The U.S. promise to not move NATO eastward was broken again in 2004 as NATO absorbed seven eastern European countries (Bulgaria, Estonia, Latvia, Lithuania, Romania, Slovakia, and Slovenia) In 2007, Putin accused NATO of ‘muscle-flexing’ in eastern Europe. From then on, NATO’s expansion became an increasingly contentious matter and began speaking out against what it might seem as encirclement by hostile forces. It was, however, NATO’s 2008 decision to offer membership to Georgia and Ukraine, two former Soviet republics, that thoroughly inflamed Moscow’s security anxieties.

 

In 2014, Ukrainian President Viktor Yanukovych sought a loan from Russia, which Putin said he would provide if Yanukovych would sideline the country’s oligarchy-controlled financial networks. Instead, Yanukovych turned to the European Union (EU), which offered similar advice, but whose concerns were set aside by the United States, a dynamic that was on full display when US Assistant Secretary of State Victoria Nuland told US Ambassador to Ukraine Geoffrey Pyatt, ‘Fuck the EU’. Earlier, Nuland had boasted about the billions of dollars the US spent on ‘democracy promotion’ in Ukraine, which in fact meant the strengthening of pro-Western and anti-Russian forces. Yanukovych was removed and replaced in a parliamentary coup by a string of US-backed leaders (Arseniy Yatsenyuk and Petro Poroshenko). President Poroshenko (2014–2019) drove a Ukrainian nationalist agenda around the slogan armiia, mova, vira (‘military, language, faith’), which became reality with the end to military cooperation with Russia (2014), the enacting of legislation which made Ukrainian ‘the only official state language’ and restricted the use of Russian and other minority languages (2019), and the Ukrainian church breaking ties with the Patriarch Kirill of Moscow (2018). These measures, along with the empowerment of neo-Nazi elements, shattered the country’s pluri-national compact and produced serious armed conflict in the Donbass region of eastern Ukraine, which is home to a substantial Russian-speaking ethnic minority. Threatened by state policy and neo-Nazi militias, this minority population sought protection from Russia.

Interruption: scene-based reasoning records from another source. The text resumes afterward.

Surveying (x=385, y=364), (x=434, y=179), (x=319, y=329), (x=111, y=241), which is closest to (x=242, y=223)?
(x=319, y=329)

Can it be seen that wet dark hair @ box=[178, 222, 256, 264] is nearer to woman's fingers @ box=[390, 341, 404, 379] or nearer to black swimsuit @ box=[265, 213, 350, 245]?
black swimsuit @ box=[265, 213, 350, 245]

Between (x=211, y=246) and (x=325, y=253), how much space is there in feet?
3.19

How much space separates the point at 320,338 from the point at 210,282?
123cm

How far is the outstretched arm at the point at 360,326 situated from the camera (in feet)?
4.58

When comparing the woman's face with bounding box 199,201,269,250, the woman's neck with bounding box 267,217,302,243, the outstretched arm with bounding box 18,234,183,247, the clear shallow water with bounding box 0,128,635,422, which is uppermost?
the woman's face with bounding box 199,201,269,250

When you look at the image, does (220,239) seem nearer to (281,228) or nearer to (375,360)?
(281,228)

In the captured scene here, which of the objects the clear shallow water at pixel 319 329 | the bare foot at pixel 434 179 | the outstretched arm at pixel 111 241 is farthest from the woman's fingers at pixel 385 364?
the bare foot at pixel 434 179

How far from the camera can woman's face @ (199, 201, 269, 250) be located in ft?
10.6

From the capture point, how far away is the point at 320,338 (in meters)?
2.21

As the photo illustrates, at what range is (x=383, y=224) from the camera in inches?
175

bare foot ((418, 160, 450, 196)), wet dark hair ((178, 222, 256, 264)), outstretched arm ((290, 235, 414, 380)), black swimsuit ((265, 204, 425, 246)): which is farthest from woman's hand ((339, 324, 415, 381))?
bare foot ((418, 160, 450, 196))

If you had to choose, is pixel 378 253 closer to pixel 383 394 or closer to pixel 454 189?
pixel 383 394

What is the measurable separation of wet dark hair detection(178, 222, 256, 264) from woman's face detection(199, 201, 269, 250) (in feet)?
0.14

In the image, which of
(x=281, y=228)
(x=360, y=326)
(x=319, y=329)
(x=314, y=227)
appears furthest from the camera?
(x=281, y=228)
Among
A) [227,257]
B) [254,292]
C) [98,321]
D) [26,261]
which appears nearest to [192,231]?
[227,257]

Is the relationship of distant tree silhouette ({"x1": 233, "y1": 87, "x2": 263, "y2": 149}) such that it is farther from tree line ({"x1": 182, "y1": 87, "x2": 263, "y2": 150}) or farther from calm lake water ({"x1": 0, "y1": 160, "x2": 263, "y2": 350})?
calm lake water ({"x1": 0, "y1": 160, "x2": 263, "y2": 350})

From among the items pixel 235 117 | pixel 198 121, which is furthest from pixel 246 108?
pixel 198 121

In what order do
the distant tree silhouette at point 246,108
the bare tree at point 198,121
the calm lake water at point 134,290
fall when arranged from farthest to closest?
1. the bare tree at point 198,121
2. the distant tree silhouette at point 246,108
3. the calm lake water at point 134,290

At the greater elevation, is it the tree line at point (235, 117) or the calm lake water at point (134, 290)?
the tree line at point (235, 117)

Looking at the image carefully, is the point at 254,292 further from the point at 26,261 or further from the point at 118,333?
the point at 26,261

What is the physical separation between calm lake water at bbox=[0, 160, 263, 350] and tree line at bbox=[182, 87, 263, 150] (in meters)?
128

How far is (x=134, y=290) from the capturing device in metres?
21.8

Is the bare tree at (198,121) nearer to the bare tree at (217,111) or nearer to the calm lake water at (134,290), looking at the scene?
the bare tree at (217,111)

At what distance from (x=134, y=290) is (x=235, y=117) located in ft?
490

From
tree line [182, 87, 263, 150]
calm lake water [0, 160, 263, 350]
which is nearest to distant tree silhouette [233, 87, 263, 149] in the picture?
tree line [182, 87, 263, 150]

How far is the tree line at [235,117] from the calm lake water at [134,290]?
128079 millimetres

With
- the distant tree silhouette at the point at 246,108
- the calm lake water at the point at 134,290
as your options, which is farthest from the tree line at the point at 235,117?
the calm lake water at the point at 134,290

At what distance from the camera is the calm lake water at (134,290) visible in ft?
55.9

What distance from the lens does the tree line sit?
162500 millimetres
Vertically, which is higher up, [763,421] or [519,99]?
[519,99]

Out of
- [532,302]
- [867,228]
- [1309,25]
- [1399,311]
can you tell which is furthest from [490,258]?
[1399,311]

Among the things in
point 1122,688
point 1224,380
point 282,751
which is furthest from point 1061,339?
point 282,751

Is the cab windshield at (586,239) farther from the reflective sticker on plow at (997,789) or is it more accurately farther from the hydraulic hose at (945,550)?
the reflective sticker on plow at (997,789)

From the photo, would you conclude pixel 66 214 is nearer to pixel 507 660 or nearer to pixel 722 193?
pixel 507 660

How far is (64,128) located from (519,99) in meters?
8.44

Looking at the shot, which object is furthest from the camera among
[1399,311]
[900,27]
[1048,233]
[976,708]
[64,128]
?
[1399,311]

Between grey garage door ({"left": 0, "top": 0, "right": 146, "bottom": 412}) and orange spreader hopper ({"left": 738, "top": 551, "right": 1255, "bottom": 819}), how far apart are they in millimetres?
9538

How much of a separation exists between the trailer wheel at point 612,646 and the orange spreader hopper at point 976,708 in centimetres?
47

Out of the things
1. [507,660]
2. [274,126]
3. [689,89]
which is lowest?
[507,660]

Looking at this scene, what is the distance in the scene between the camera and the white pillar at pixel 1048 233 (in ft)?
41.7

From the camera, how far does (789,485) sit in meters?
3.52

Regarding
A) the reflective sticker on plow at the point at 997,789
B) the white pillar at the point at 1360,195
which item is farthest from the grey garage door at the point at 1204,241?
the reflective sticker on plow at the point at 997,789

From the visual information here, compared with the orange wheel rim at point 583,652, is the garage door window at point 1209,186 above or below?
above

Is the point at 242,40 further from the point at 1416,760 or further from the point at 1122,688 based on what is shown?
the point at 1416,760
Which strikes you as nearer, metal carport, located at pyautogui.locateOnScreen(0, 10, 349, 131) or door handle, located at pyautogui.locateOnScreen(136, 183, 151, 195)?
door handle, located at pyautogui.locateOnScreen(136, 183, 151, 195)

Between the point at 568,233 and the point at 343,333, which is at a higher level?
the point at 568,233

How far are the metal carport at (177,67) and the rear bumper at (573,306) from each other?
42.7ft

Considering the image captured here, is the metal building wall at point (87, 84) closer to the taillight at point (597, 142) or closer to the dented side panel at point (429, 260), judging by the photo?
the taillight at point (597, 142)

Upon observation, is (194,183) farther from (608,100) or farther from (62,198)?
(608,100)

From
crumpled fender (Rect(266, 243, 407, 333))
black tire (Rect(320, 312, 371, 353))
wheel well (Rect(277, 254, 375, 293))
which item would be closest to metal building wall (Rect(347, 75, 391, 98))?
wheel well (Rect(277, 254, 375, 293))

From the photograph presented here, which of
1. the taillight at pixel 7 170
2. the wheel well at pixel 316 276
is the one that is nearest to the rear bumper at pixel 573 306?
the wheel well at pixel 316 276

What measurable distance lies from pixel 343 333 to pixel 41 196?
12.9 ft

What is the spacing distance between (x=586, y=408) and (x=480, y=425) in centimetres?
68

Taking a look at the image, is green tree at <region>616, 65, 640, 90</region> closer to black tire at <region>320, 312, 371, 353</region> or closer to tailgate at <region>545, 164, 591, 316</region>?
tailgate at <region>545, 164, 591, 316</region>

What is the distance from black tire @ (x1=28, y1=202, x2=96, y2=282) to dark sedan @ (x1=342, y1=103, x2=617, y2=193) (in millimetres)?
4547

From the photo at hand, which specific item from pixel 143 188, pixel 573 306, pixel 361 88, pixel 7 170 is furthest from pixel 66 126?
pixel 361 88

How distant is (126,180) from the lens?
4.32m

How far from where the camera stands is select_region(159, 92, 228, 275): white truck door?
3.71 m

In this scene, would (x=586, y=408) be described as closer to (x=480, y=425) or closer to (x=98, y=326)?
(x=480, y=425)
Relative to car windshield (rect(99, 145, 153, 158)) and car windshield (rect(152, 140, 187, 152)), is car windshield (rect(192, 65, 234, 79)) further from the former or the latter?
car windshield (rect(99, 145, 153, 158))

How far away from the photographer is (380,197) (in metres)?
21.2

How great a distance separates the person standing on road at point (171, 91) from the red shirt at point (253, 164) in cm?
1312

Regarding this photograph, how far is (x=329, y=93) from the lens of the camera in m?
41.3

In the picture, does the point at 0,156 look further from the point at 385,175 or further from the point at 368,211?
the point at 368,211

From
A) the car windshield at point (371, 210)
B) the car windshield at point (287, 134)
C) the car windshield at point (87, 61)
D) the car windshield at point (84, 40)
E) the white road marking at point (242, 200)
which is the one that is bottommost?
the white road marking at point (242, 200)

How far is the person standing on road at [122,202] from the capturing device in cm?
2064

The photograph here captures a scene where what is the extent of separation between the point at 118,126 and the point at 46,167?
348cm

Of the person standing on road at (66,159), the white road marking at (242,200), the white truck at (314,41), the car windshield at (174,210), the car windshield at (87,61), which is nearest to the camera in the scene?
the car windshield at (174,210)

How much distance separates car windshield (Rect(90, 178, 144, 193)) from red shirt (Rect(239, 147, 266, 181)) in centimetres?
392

To mitigate the dangerous ethnic cleansing and end the war in the Donbass region, all parties agreed to a set of de-escalation measures, including ceasefire, known as the Minsk Agreements (2014–15)

 

Since the 2014 coup, the U.S. has shipped more than $2.5 billion in weapons to the new Ukrainian government. In early February, the government of Ukraine began shelling Donbass, that eastern region of the country with a majority Russian-ethnic population. This has been done with the implicit blessing of the U.S., Ukraine’s strategic sponsor. Between 2002 and 2020, the U.S. withdrew from the Anti-Ballistic Missile Treaty, the Intermediate Range Nuclear Forces Treaty, and the Open Skies Treaty. All were designed to reduce tensions with Russia by ensuring verifiable enforcement of strategic nuclear weapons systems.

 

Poland, Hungary, and Romania participate in NATO’s “nuclear preparedness posture” which means hosting offensive nuclear missiles aimed at Russia. These can hit major Russian cities in as little as 10 minutes.